So, while pet food is more pro­cessed and it’s eas­ier to de­velop plant-based sub­sti­tutes that match the tex­ture, taste, aroma, and ap­pear­ance, and in fact have low pro­por­tions of an­i­mal meat any­way, it will be difficult to get con­sumers to switch to 100% plant-based prod­ucts. This is par­tic­u­larly true for pre­mium wet food which has ‘whole tis­sue’ an­i­mal flesh, which is a low-vol­ume, high-value product that can only be sub­sti­tuted with cel­lu­lar agri­cul­ture.

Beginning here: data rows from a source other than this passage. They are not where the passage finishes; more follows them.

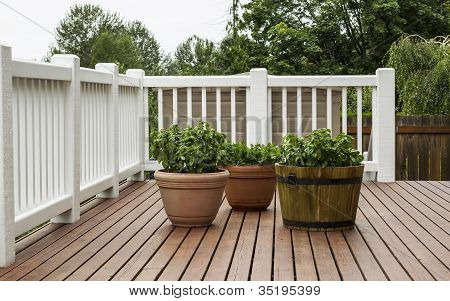 Home Patio Garden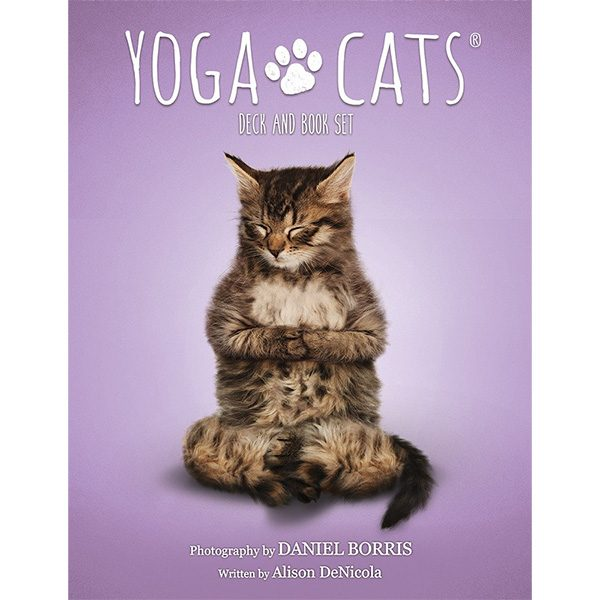 Yoga Cats Oracle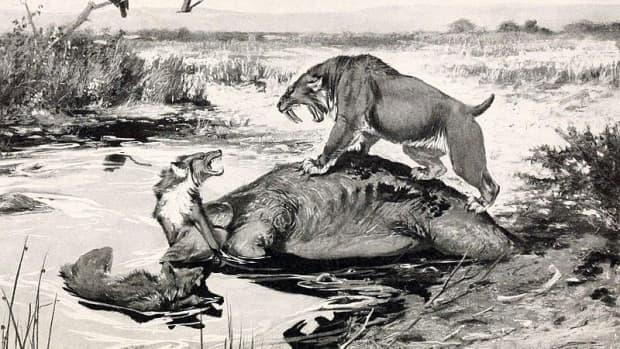 prehistoric-predators-of-ice-age-north-america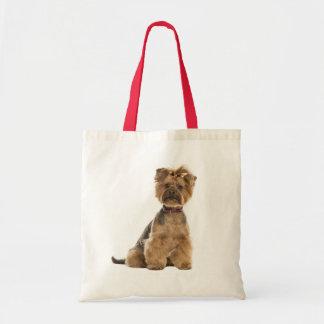 Yorkshire Terrier Puppy Dog Love Yorkies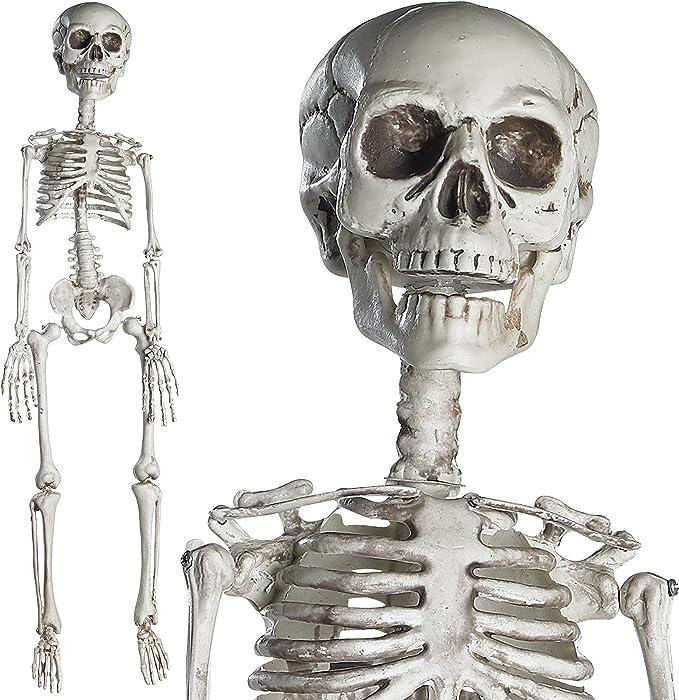 JOYIN 2PCS 16 Scary Halloween Decorations Halloween Skeletons Life Size Full Body Poseable Skeleton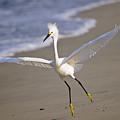 Dancing Egret by Christine Kapler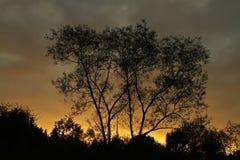 Trees against a sunset sky in Denmark Stock Image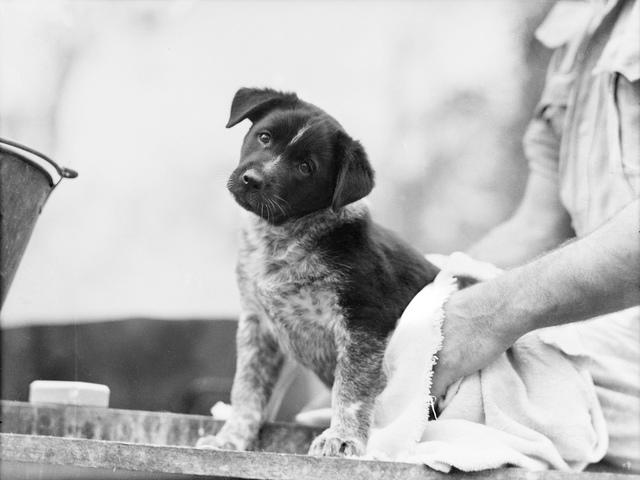 The mascot pup after a bath 1943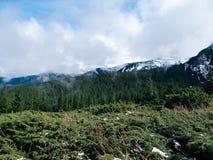 Carpathian landscape - mountain Goverla Stock Photography
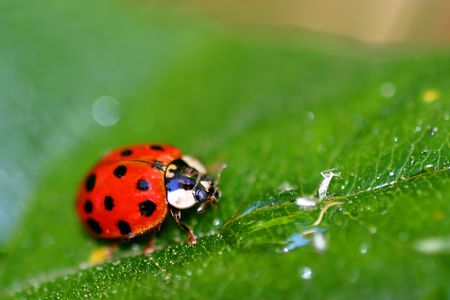 Coccinellids or ladybugs are small insects and are found worldwide with over 5000 species. Stock Photo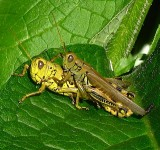 Grasshopper pair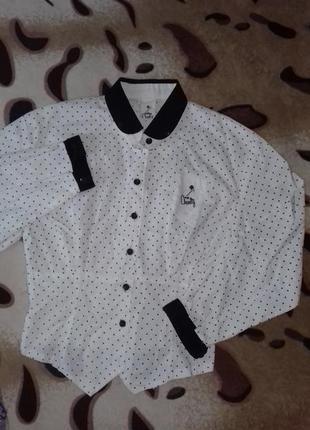 Блуза белая 44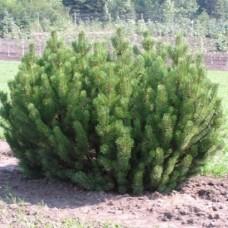 Сосна горная (Pinus mugo var. pumilio) РР2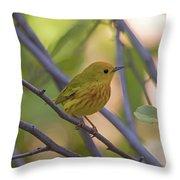 Mellow Yellow - American Warbler - Setophaga Petechia Throw Pillow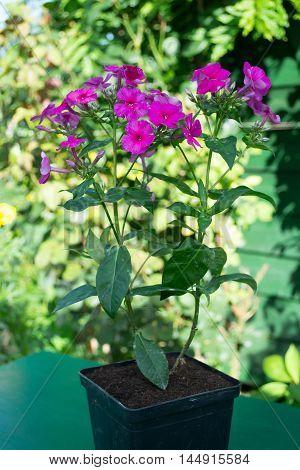 Phlox puple flower in a pot in the garden.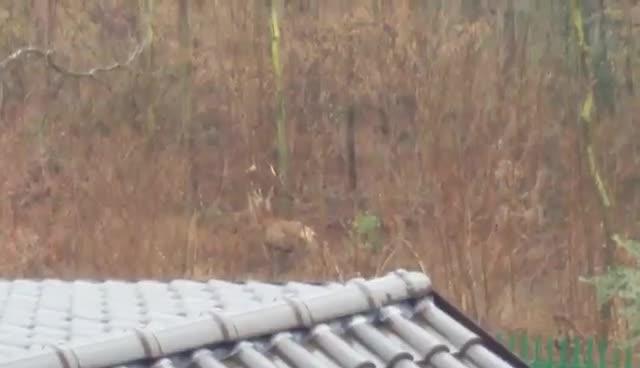 Video: Avvistati due cervi nei boschi di Gazzada Schianno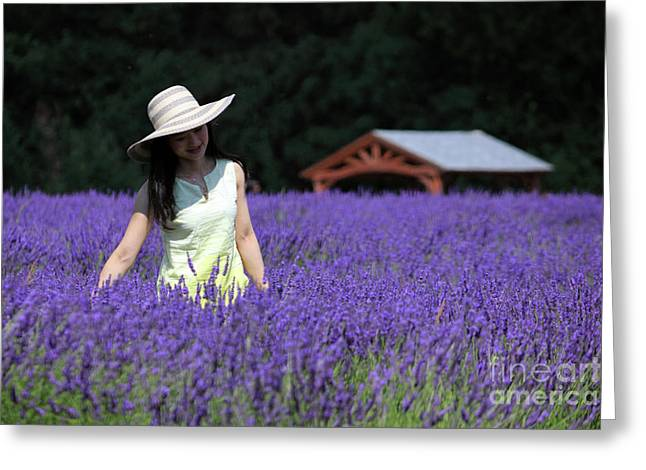 Lady In Lavender Greeting Card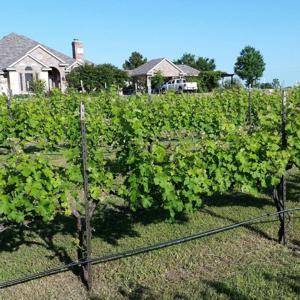 Caudalie Crest Winery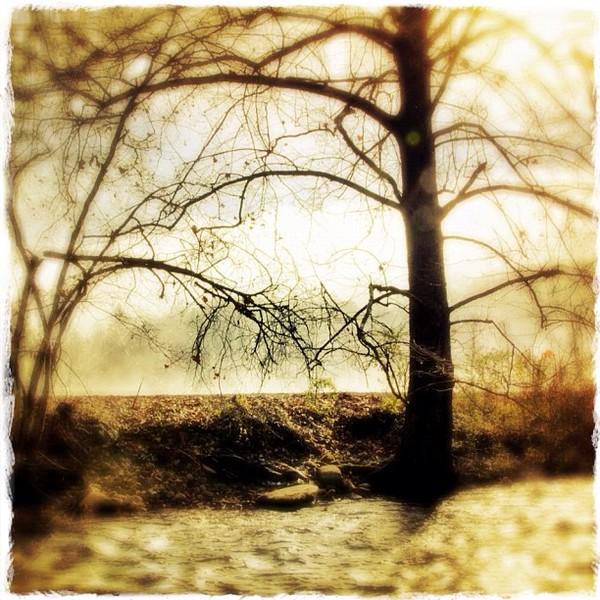2011-12-16_1324069890.jpg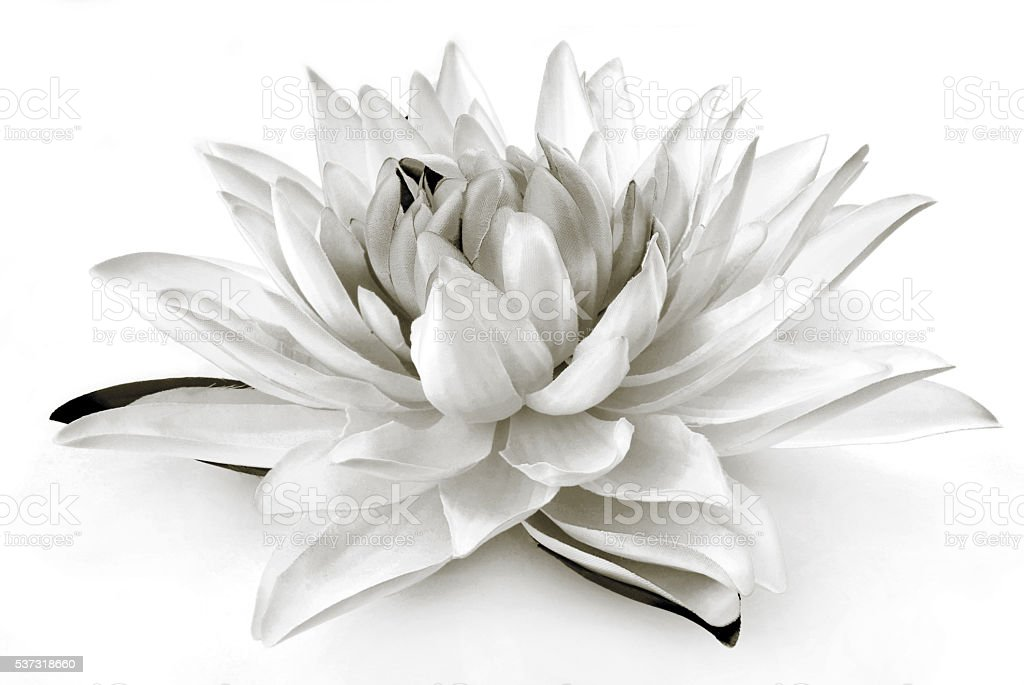 Lily black and white  isolated on white stock photo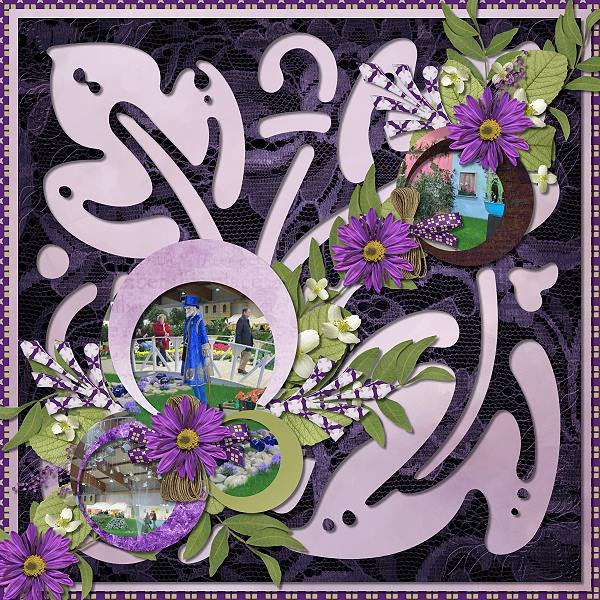 Roman Lavender
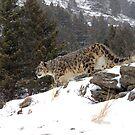 Snow Leopard 6 by mrshutterbug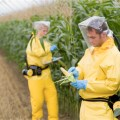 CORPORATE COLLUSION: Monsanto Had Academics Write Articles Supporting GMOs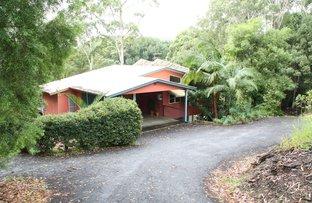 337 Clothiers Creek Road, Nunderi NSW 2484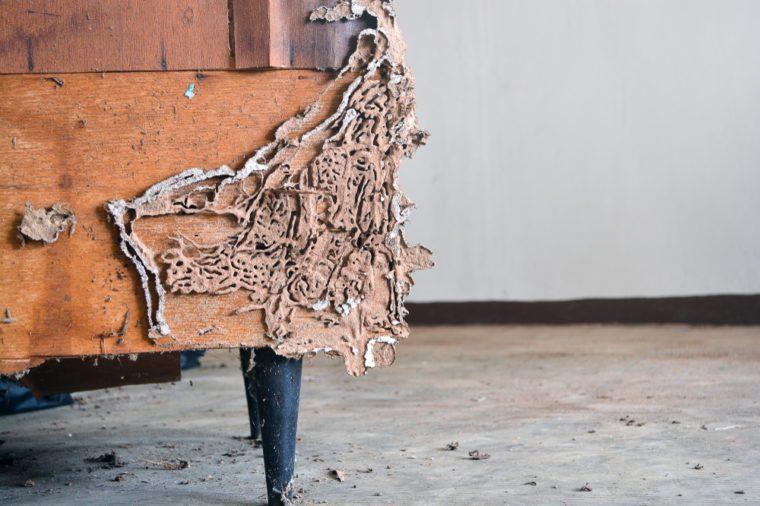 The Wood wardrobe with termite damage.termite damage. closeup wood wardrobe wite termite damage.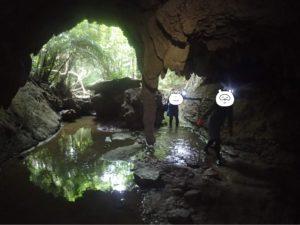 西表島 鍾乳洞 石柱?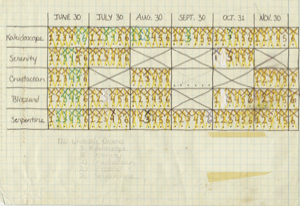 Wood That Works production chart of kinetic sculptures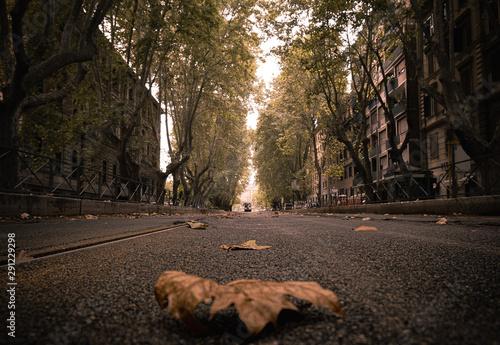 Photo rua de asfalto vazia com folhas secas e luz dourada nascer do sol e um trem vind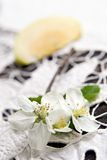 Flowering Of An Apple-tree Royalty Free Stock Photography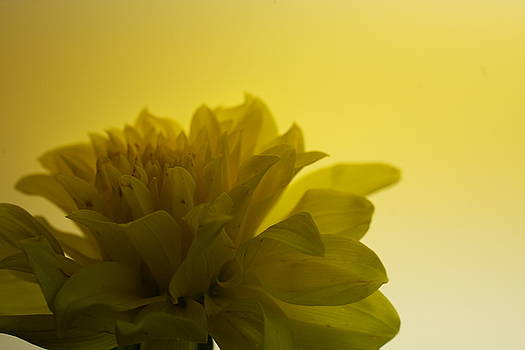 Yellow Mum by Janell Ingersoll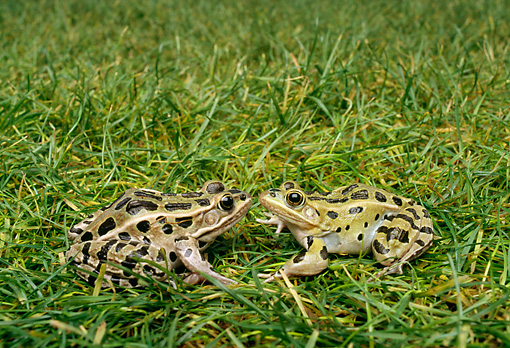 FRG 01 TK0021 01 © Kimball Stock Two Southern Leopard Frogs Facing Each Other On Grass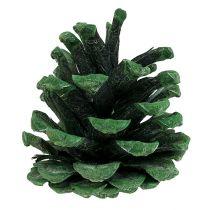 Svart furukotte frostad grön 5-7cm 1 kg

Pet food in gen­eral is a large op­por­tu­nity, as dogs and cats con­sume a sig­nifi­cant pro­por­tion of an­i­mal meat. In the US, they ac­count for about a third of all calories from an­i­mals. Three caveats: first, a lot of pet food is made of by-prod­ucts that hu­mans don’t eat, so switch­ing away from these will have lit­tle effect on de­mand for an­i­mal meat. Se­cond, pets out­side the US eat less meat be­cause the US pet food mar­ket is much more pre­mium-fo­cused. Third, I have medium to low con­fi­dence in the method­ol­ogy of this par­tic­u­lar study.

#8 – Insects

The mar­ket for in­sects as a food is small[20]. It is grad­u­ally grow­ing in the de­vel­oped world amidst con­sumer reser­va­tions. How­ever, there are po­ten­tially large eth­i­cal con­cerns around rais­ing live in­sects for food and we have no plant-based in­sects be­cause in­sects are not pop­u­lar enough.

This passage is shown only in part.